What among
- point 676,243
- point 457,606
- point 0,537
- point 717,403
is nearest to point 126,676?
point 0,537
____________________
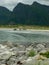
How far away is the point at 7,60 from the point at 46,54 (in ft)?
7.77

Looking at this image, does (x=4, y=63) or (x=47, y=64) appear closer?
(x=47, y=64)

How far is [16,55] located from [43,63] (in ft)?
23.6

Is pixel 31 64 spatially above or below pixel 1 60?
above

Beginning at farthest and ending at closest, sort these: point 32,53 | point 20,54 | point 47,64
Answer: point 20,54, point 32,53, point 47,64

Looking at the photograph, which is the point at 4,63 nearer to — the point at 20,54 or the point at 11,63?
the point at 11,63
____________________
Pull out every line of the data above that contains the string "from". Case matters, so uppercase and lowercase letters count as different.

How far away is the point at 7,60 from the point at 46,54 (in ft)?
How far is [16,55] located from [43,63] (in ft)?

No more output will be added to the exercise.